りつりん公園である。クリリンじゃない。
都市中心部近くに位置する広大な公園は、
江戸時代に造られたという。
「特別名勝」となっている。
各所に池を配し、展望用の山や建物を配置した
大層豪華な公園なのである。
背後にある紫雲山を取り込んだ
まことに風光明媚な場所である。
ザ・日本庭園。
池の中に配した中島に植えられた木も
とことん手入れされている。
これを維持するのに、
一体どれだけのマンパワーが投入されているのか、
そう感嘆せざるを得ない、そんな庭園。
各所にかかる太鼓橋や
優雅に泳ぐ大きな色とりどりの鯉たち。
樹木の枝ぶりも、
創建時から数百年を経て当初とは異なっているにせよ
現代に受け継がれている。
建築物も保存されていて
見事である。
いかにも温暖地の造り、ではある。
栗林公園自体に入園料がかかるが、
この建物は別料金だ。
正確には、ここは茶房。
一服すれば、中も見学できる。
掬月亭 と書かれている。
が、残念ながら、読めない。
いや、ここだけではない。
園内のいろいろな看板の文字が、
とにかく読めない。
常用の漢字じゃあない。
よって、漢字の下に記されているローマ字を見て
きくげつてい という名であることを知る。
命名されたのが、築後百年って……。
なかなかの、歴史的建造物である。
四国は高松。
日本の中では温暖地の一つではあるのだが、
更に暖かい地方の植物も配されている。
松などと並んで、南国な樹木ではないか?
近寄ってみると、よく分かる。
琉球産のソテツなんだとか。
これまた、読めない。
ほびう ということらしい。
園内、大層広い。
広場も有している。
の〜んびり過ごすに適している。
まあ、天候・気候によるだろうが。
池の各所には、蓮も多数。
こんなに茂っている場所も。
この樹木は、だいぶ御老体である。
創建当時の樹木は、
どのくらい残っているのだろう。
赤い岩が露出した壁。
酸化鉄を多く含むのだろうか。
そして、滝。
かろうじて、おけどい滝と読める、かな。
人工の滝なのだそうだ。
しかも、当初は家来に水を汲み上げさせて
流していたのだとか。

_提供資料:_
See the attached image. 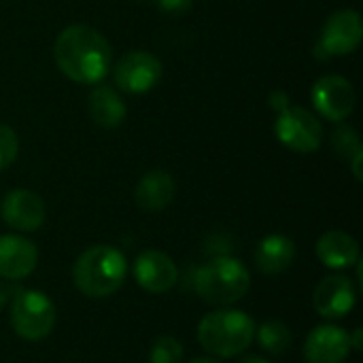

_指示と条件:_
栗林公園を紹介した本文と、次の(a)〜(c)の記述は一致しますか？ それぞれ「はい」か「いいえ」で答え、判断の決め手となる本文の言葉をそのまま引用してください。(a) 掬月亭は入園料だけで中に入れる。(b) 園内のソテツは琉球産だとされている。(c) おけどい滝は自然にできた滝である。 この資料は本文とは別の出典から取られています。

_出力結果:_
(a) いいえ：「この建物は別料金だ。」
(b) はい：「琉球産のソテツなんだとか。」
(c) いいえ：「人工の滝なのだそうだ。」